Asia Markets Mixed Ahead of Expected Fed Rate Cut; Baidu Soars on Bond Offering and AI Deal

Asia Markets Mixed Ahead of Expected Fed Rate Cut; Baidu Soars on Bond Offering and AI Deal

Asia Markets Mixed Ahead of Expected Fed Rate Cut; Baidu Soars on Bond Offering and AI Deal

Asia Markets Mixed Ahead of Expected Fed Rate Cut; Baidu Soars on Bond Offering and AI Deal
Image from CNBC

Asia-Pacific markets traded mixed on Wednesday as investors keenly awaited the outcome of the U.S. Federal Reserve’s two-day meeting, with expectations high for an interest rate cut. This anticipation drove cautious trading across the region, even as some sectors saw significant gains.

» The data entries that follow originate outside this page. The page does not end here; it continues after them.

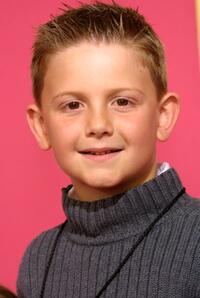 Austin Majors at the premiere of "Piglet's Big Movie."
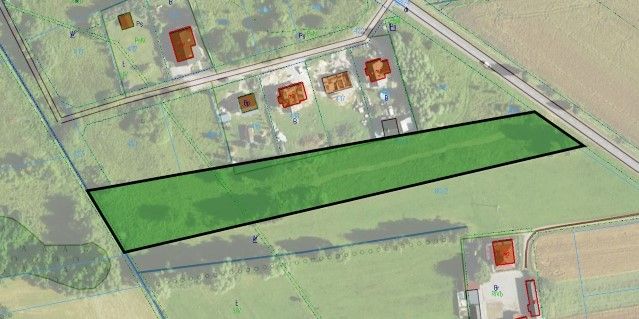 Działka budowlana Jaktorów-Kolonia, ul. gen. Skokowskiego. Zdjęcie 4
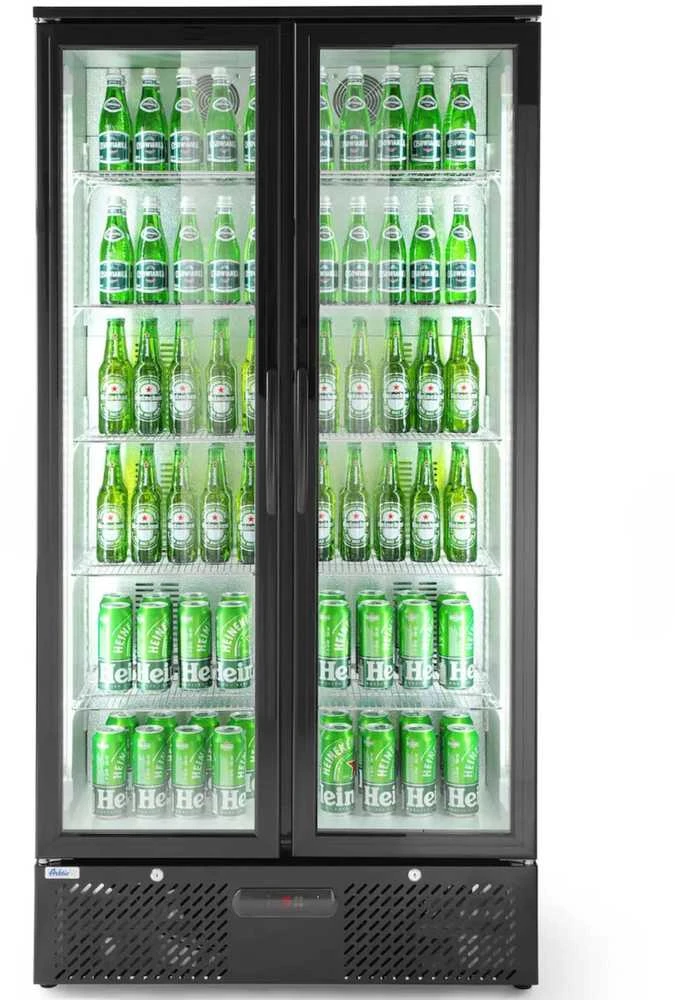 Arktic Šaldytuvas baro gėrimų spinta 2 durų panelė 90cm 384L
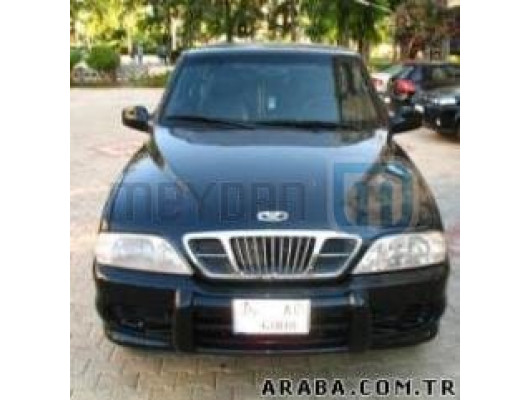 DAEWOO MUSSO- 98/02; ARAÇ BİLGİLERİ VE RESİMLERİ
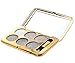 Ucanbe 6 Color Diamon Flash Shimmer Glittering Eyeshadow Palette Dramatic Eye Makeup Kit,No.5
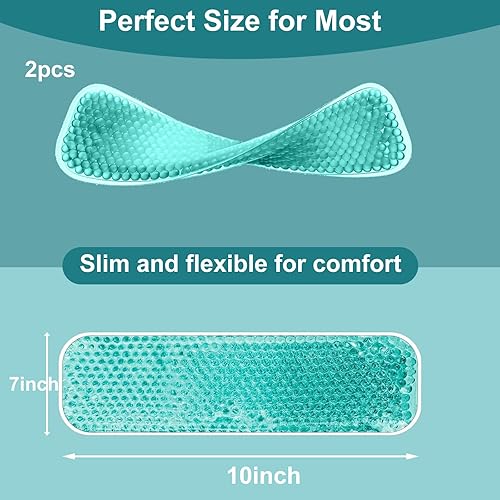 Miniatura 7 de Almohadillas calientes y frías para artículos esenciales posparto, 2 almohadillas posparto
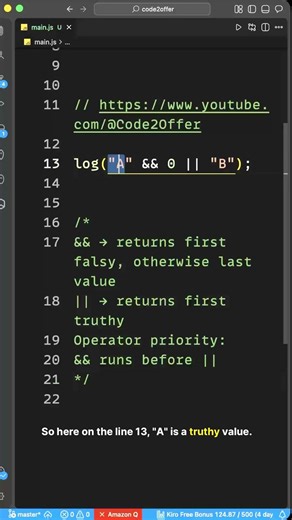 Most Developers Get This Wrong 😳 (JS Short-Circuiting)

Japan’s Nikkei 225 index remained flat amid choppy trading, while the broader Topix index declined by 0.4%. Government data released today showed Japan’s exports in August experienced a modest 0.1% year-on-year drop, a smaller contraction than the 1.9% decline economists had projected. This follows a 2.6% fall in the previous month, as the world’s fourth-largest economy continues to navigate U.S. tariffs and a slowdown from early-year export front-loading.

Elsewhere, Australia’s ASX/S&P 200 retreated 0.63%, and South Korea’s Kospi index fell 0.75%, with the small-cap Kosdaq also down 0.38%.

In contrast, Hong Kong’s Hang Seng Index climbed 1.35%, and the Hang Seng Tech index jumped 3.43%. Chinese tech giant Baidu was a standout performer, with its Hong Kong-listed shares surging as much as 14%. This spike followed the company’s announcement on Tuesday of the successful completion of a 4.4 billion Chinese yuan ($618 million) offshore bond offering due in 2029. Additionally, Baidu had signed an agreement on Monday with state-owned China Merchants Group to collaborate on AI technologies, further boosting investor confidence. Mainland China’s CSI 300 also added 0.6%.

India’s benchmark Nifty 50 rose 0.33% at the open, and the Sensex index gained 0.14%. Singapore also released economic data today, showing its non-oil domestic exports plunged 11.3% year-on-year in August, significantly missing economists’ expectations for a 1% rise. This decline, primarily driven by reduced demand in specialized machinery, food preparations, and petrochemicals, follows a revised 4.7% drop in July and highlights concerns over global demand affecting the highly open city-state economy.